**Assignment:**
Every line of the data is to be transcribed without error.

**Dataset excerpts:**
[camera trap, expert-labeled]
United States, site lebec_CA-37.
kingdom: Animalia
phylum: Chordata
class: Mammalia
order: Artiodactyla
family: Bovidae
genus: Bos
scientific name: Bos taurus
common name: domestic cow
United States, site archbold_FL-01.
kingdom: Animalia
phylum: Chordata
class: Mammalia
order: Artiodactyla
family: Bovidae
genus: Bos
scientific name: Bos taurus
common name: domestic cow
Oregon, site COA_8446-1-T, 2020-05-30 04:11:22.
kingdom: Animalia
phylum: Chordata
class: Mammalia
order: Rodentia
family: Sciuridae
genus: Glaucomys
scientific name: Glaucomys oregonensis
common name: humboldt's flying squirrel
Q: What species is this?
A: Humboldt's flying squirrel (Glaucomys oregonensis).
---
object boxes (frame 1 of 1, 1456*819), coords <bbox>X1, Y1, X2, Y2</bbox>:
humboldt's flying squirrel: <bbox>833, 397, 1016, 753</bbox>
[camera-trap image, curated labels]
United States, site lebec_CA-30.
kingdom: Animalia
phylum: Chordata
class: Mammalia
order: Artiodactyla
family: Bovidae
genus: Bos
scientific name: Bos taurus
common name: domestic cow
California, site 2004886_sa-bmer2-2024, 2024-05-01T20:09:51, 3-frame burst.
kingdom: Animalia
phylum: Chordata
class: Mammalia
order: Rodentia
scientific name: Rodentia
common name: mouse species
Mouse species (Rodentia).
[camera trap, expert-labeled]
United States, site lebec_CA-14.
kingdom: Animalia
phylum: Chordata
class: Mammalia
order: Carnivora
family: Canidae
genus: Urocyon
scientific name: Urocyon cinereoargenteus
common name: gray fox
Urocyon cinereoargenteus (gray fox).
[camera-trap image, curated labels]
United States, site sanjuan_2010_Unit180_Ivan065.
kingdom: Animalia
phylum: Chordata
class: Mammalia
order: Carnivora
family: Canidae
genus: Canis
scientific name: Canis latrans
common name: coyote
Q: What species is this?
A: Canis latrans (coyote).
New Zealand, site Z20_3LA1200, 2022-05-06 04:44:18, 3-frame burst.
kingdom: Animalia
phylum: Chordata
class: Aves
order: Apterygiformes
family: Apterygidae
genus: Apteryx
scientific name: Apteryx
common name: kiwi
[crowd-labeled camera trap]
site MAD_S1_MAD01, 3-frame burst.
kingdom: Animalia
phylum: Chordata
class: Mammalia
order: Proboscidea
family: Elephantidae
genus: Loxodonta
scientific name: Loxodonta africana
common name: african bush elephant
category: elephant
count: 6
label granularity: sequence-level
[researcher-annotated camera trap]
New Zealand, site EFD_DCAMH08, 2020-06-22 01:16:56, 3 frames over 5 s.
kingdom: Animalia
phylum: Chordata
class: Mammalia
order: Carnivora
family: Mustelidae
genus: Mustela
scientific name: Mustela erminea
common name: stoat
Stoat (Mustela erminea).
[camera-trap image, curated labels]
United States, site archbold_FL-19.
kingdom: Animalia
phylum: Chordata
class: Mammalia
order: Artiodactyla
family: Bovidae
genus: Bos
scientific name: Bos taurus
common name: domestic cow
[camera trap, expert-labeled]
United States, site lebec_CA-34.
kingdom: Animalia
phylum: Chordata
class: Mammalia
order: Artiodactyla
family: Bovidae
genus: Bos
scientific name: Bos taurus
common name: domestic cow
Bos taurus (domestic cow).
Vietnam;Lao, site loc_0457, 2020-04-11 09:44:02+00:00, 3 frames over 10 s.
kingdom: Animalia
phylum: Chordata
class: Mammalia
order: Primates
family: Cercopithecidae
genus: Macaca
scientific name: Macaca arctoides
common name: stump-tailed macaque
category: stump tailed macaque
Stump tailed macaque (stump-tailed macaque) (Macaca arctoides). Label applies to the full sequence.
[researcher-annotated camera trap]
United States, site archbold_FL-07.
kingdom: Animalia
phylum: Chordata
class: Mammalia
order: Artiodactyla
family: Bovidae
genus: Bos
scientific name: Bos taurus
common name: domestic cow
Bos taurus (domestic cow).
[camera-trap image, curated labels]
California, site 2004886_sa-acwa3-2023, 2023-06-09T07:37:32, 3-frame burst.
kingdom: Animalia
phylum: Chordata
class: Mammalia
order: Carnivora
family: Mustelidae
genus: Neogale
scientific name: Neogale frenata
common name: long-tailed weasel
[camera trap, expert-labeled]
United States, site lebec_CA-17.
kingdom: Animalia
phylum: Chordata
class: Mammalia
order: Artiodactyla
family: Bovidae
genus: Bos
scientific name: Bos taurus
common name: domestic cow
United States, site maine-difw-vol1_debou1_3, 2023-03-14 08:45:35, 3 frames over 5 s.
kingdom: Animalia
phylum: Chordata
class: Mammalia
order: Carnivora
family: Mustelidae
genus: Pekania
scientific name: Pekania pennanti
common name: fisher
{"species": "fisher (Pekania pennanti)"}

**Solution to this exercise:**
[camera trap, expert-labeled]
United States, site lebec_CA-37.
kingdom: Animalia
phylum: Chordata
class: Mammalia
order: Artiodactyla
family: Bovidae
genus: Bos
scientific name: Bos taurus
common name: domestic cow
United States, site archbold_FL-01.
kingdom: Animalia
phylum: Chordata
class: Mammalia
order: Artiodactyla
family: Bovidae
genus: Bos
scientific name: Bos taurus
common name: domestic cow
Oregon, site COA_8446-1-T, 2020-05-30 04:11:22.
kingdom: Animalia
phylum: Chordata
class: Mammalia
order: Rodentia
family: Sciuridae
genus: Glaucomys
scientific name: Glaucomys oregonensis
common name: humboldt's flying squirrel
Q: What species is this?
A: Humboldt's flying squirrel (Glaucomys oregonensis).
---
object boxes (frame 1 of 1, 1456*819), coords <bbox>X1, Y1, X2, Y2</bbox>:
humboldt's flying squirrel: <bbox>833, 397, 1016, 753</bbox>
[camera-trap image, curated labels]
United States, site lebec_CA-30.
kingdom: Animalia
phylum: Chordata
class: Mammalia
order: Artiodactyla
family: Bovidae
genus: Bos
scientific name: Bos taurus
common name: domestic cow
California, site 2004886_sa-bmer2-2024, 2024-05-01T20:09:51, 3-frame burst.
kingdom: Animalia
phylum: Chordata
class: Mammalia
order: Rodentia
scientific name: Rodentia
common name: mouse species
Mouse species (Rodentia).
[camera trap, expert-labeled]
United States, site lebec_CA-14.
kingdom: Animalia
phylum: Chordata
class: Mammalia
order: Carnivora
family: Canidae
genus: Urocyon
scientific name: Urocyon cinereoargenteus
common name: gray fox
Urocyon cinereoargenteus (gray fox).
[camera-trap image, curated labels]
United States, site sanjuan_2010_Unit180_Ivan065.
kingdom: Animalia
phylum: Chordata
class: Mammalia
order: Carnivora
family: Canidae
genus: Canis
scientific name: Canis latrans
common name: coyote
Q: What species is this?
A: Canis latrans (coyote).
New Zealand, site Z20_3LA1200, 2022-05-06 04:44:18, 3-frame burst.
kingdom: Animalia
phylum: Chordata
class: Aves
order: Apterygiformes
family: Apterygidae
genus: Apteryx
scientific name: Apteryx
common name: kiwi
[crowd-labeled camera trap]
site MAD_S1_MAD01, 3-frame burst.
kingdom: Animalia
phylum: Chordata
class: Mammalia
order: Proboscidea
family: Elephantidae
genus: Loxodonta
scientific name: Loxodonta africana
common name: african bush elephant
category: elephant
count: 6
label granularity: sequence-level
[researcher-annotated camera trap]
New Zealand, site EFD_DCAMH08, 2020-06-22 01:16:56, 3 frames over 5 s.
kingdom: Animalia
phylum: Chordata
class: Mammalia
order: Carnivora
family: Mustelidae
genus: Mustela
scientific name: Mustela erminea
common name: stoat
Stoat (Mustela erminea).
[camera-trap image, curated labels]
United States, site archbold_FL-19.
kingdom: Animalia
phylum: Chordata
class: Mammalia
order: Artiodactyla
family: Bovidae
genus: Bos
scientific name: Bos taurus
common name: domestic cow
[camera trap, expert-labeled]
United States, site lebec_CA-34.
kingdom: Animalia
phylum: Chordata
class: Mammalia
order: Artiodactyla
family: Bovidae
genus: Bos
scientific name: Bos taurus
common name: domestic cow
Bos taurus (domestic cow).
Vietnam;Lao, site loc_0457, 2020-04-11 09:44:02+00:00, 3 frames over 10 s.
kingdom: Animalia
phylum: Chordata
class: Mammalia
order: Primates
family: Cercopithecidae
genus: Macaca
scientific name: Macaca arctoides
common name: stump-tailed macaque
category: stump tailed macaque
Stump tailed macaque (stump-tailed macaque) (Macaca arctoides). Label applies to the full sequence.
[researcher-annotated camera trap]
United States, site archbold_FL-07.
kingdom: Animalia
phylum: Chordata
class: Mammalia
order: Artiodactyla
family: Bovidae
genus: Bos
scientific name: Bos taurus
common name: domestic cow
Bos taurus (domestic cow).
[camera-trap image, curated labels]
California, site 2004886_sa-acwa3-2023, 2023-06-09T07:37:32, 3-frame burst.
kingdom: Animalia
phylum: Chordata
class: Mammalia
order: Carnivora
family: Mustelidae
genus: Neogale
scientific name: Neogale frenata
common name: long-tailed weasel
[camera trap, expert-labeled]
United States, site lebec_CA-17.
kingdom: Animalia
phylum: Chordata
class: Mammalia
order: Artiodactyla
family: Bovidae
genus: Bos
scientific name: Bos taurus
common name: domestic cow
United States, site maine-difw-vol1_debou1_3, 2023-03-14 08:45:35, 3 frames over 5 s.
kingdom: Animalia
phylum: Chordata
class: Mammalia
order: Carnivora
family: Mustelidae
genus: Pekania
scientific name: Pekania pennanti
common name: fisher
{"species": "fisher (Pekania pennanti)"}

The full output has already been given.